> [To do]: An acceptable answer contains every record below, unchanged, and no pictures.

__________________________________________________

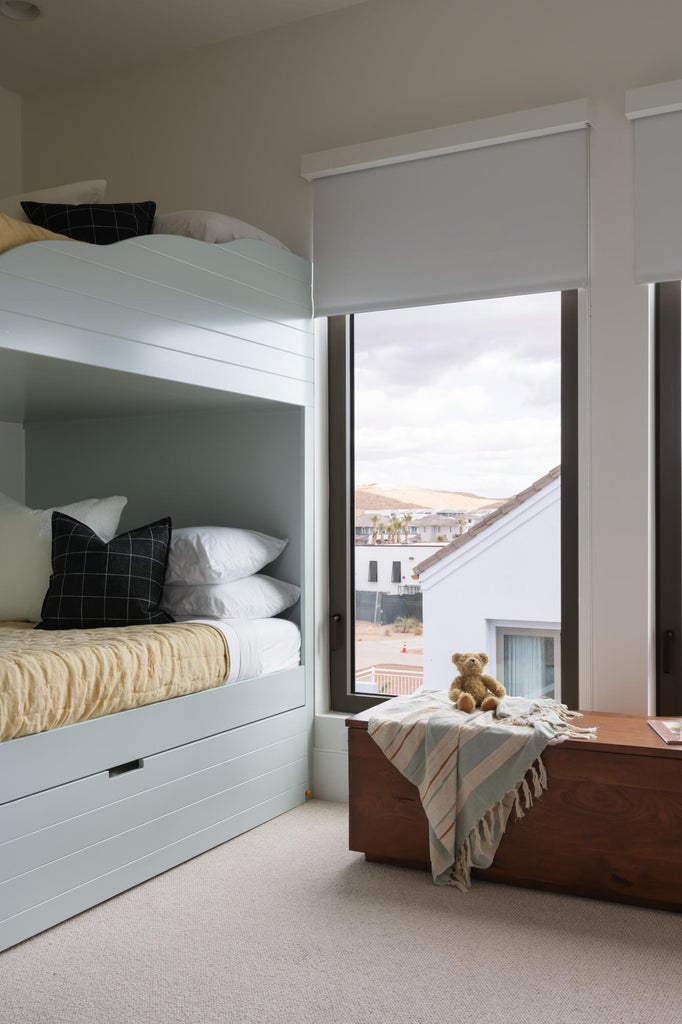 Built-in bunk beds featuring shiplap detailing and integrated storage drawers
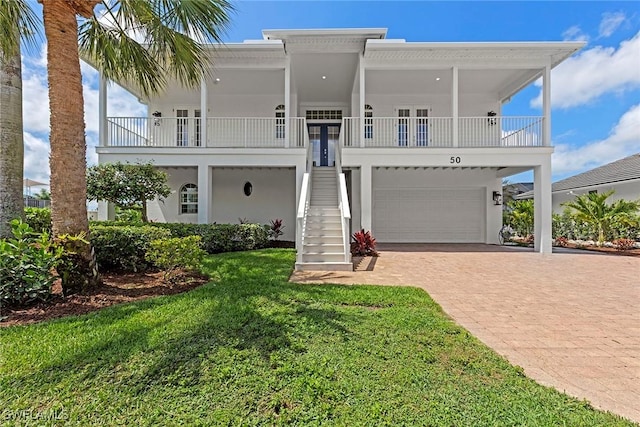 coastal inspired home featuring french doors, stairway, decorative driveway, a garage, and a front lawn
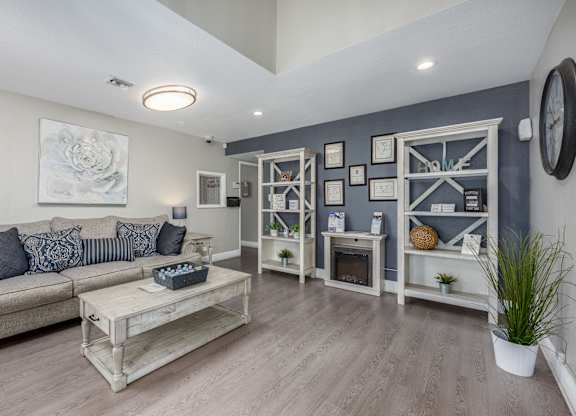 A living room with a grey couch and a wooden coffee table.
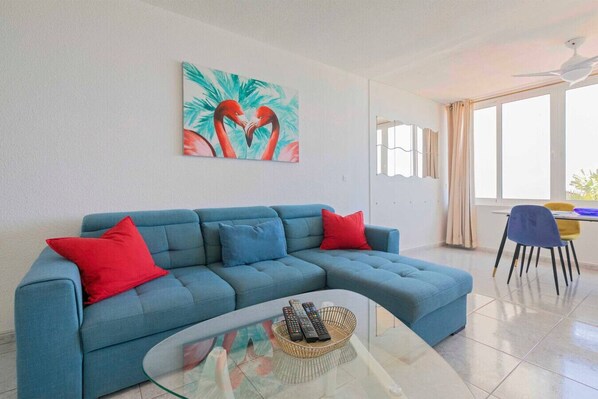 Een moderne woonkamer met een blauwe modulaire bank, rode kussens, een glazen salontafel met afstandsbedieningen en een groot raam met gordijnen.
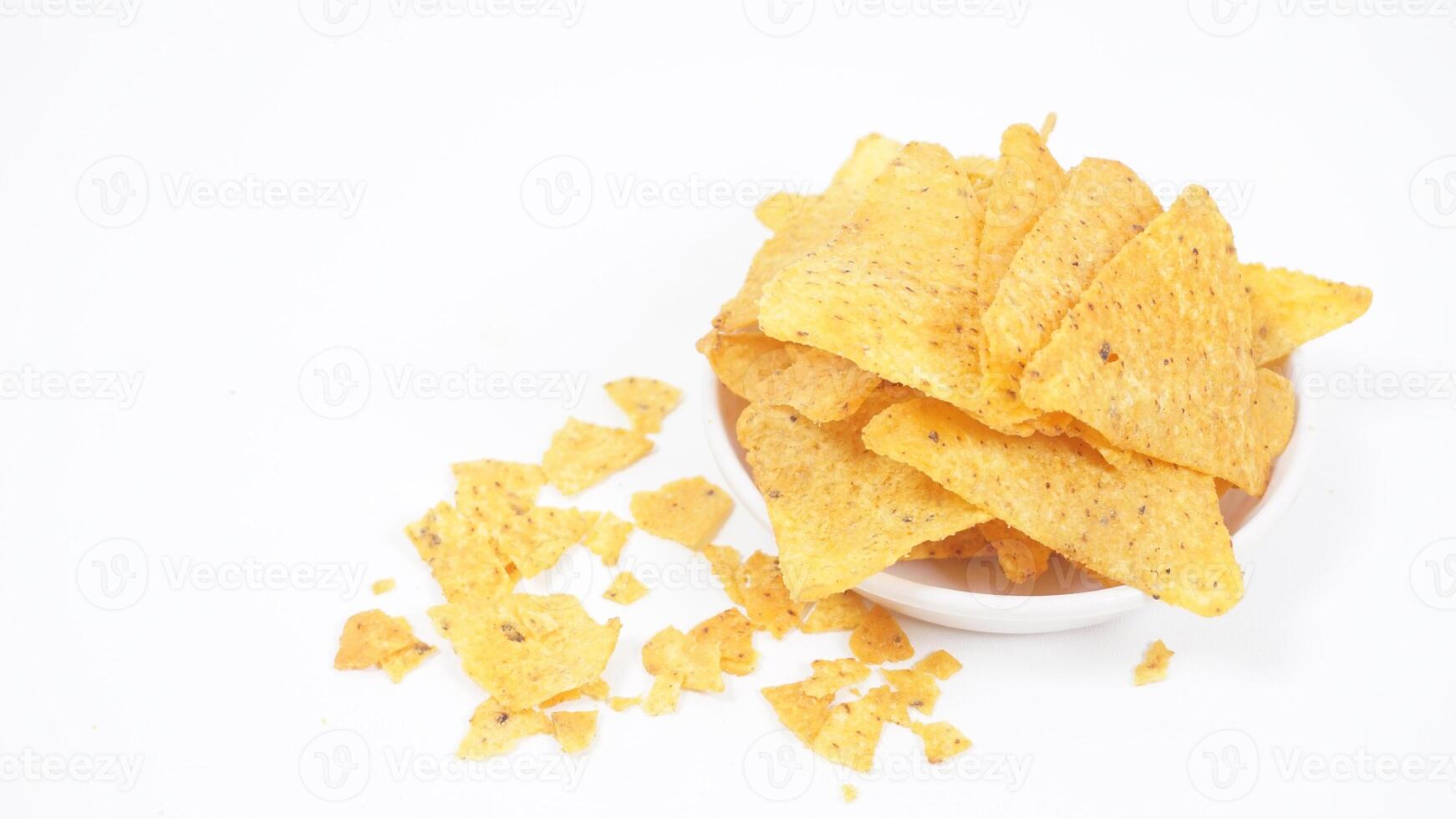 Tortilla chips on small plate whit crumbs isolated on white background photo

__________________________________________________

> [Reply to the task]:
 Built-in bunk beds featuring shiplap detailing and integrated storage drawers
 coastal inspired home featuring french doors, stairway, decorative driveway, a garage, and a front lawn
 A living room with a grey couch and a wooden coffee table.
 Een moderne woonkamer met een blauwe modulaire bank, rode kussens, een glazen salontafel met afstandsbedieningen en een groot raam met gordijnen.
 Tortilla chips on small plate whit crumbs isolated on white background photo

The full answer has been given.